It's been 120 days since my surgery. I've lost 102 pounds since May 29, 2009. Why that start date? That's the day I met my surgeon and agreed I would go on a diet so I could have bariatric surgery. I lost 49 pounds before surgery, leaving 53 pounds lost in the last 120 days. However, if someone were to ask my "total" total weight loss I would have to go back to my very heaviest weight.... drum roll please, that number is 129 pounds LOST.
So I ask myself everyday, "how are you doing?" Well, there hasn't been one day since surgery that I've regretted this decision. Even on the days I'm hurting because something I ate is not agreeing with me (not very many of those days anyway). I haven't had any diabetic medicine since leaving the hospital on December 24, 2009. Let me remind myself - THAT WAS THE GOAL! The weight loss is amazing. I can't say that it isn't hard work, I'd be a liar. Everyday I count my calories consumed, I calculate the grams of protein to make sure I've met the minimum and I go the gym and exercise at least 5 days a week. So, what makes this weight loss easier? Simple, I don't get hungry anymore. OK, I'm not saying that I got hungry every time I ate before, but I certainly didn't pay attention to the "STOP, I'M FULL" signs. Now, I stop when full and believe me, that's a lot sooner than if I had my entire stomach to stuff!

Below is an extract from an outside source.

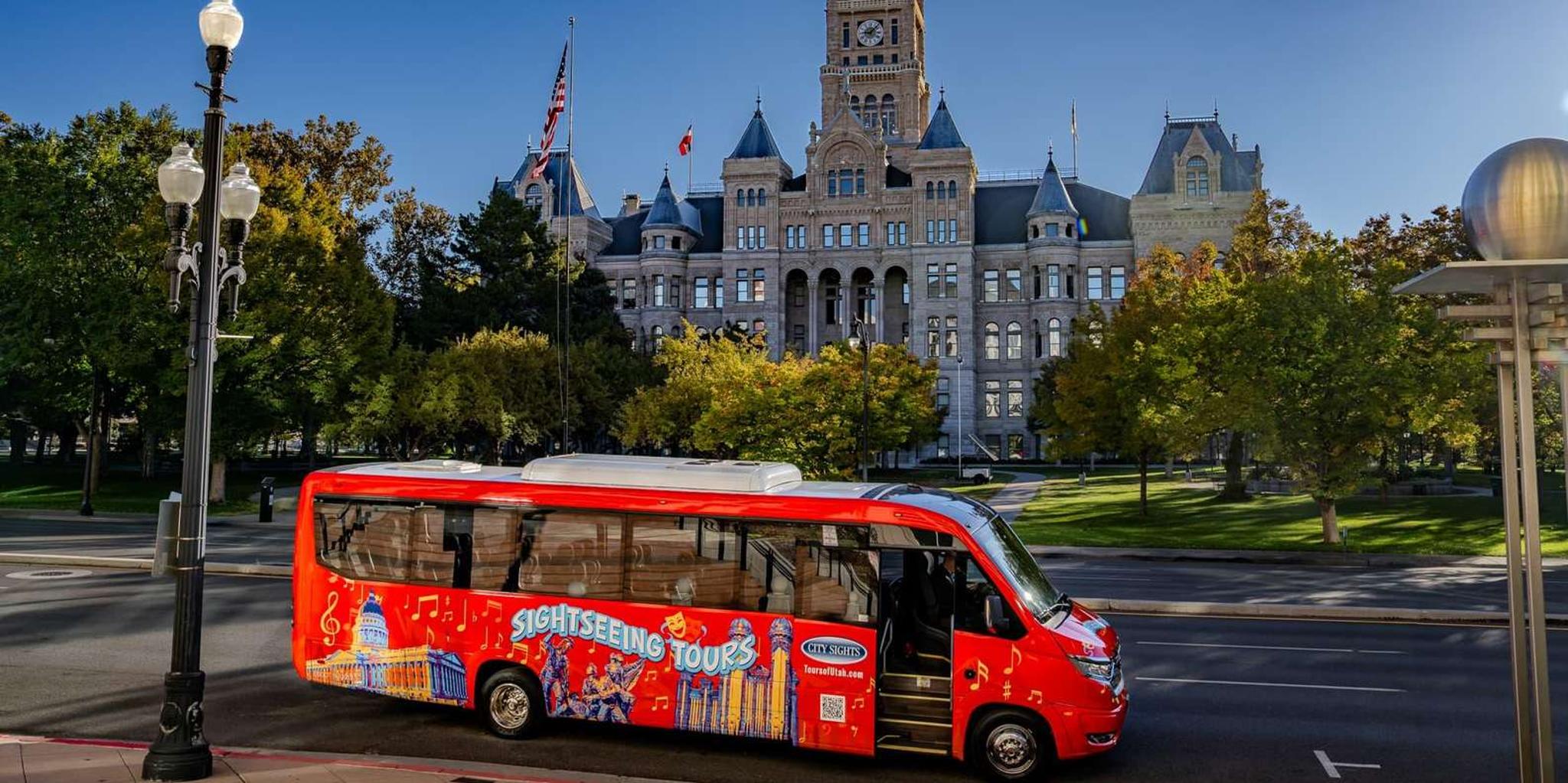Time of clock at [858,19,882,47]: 9:07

This journey is incredible. It's so hard to explain the feeling I have. There are moments when I sit in disbelief at some little thing that I hadn't noticed before. Simple things like the distance between my stomach and the steering wheel in the car. Or maybe the way I sit in my chair at home - don't remember crossing my legs (oh yeah, I couldn't). Just amazing and how fun is it to see someone that you haven't seen for a long time and they get what I call the "WOW FACTOR". Now that's fun!!
Speaking of people, did I tell you how LUCKY I AM? I have the most awesome family and friends. I haven't had one moment that people haven't been supportive, complimentary and just plain nice. This absolutely cannot be done without a support system, which is what I was told by the clinic in one of the many meetings I had and lucky for me I have one hell of a group - YOU PEOPLE ROCK!
This blog is to help me remember; gives me a place to share; and let's me freely journal this experience. The good, the bad and the ugly! I don't know where this blog will lead from here, I'm just going to take it one day at a time and today I'm feeling good.
New favorite quote: Life is a journey, not a guided tour!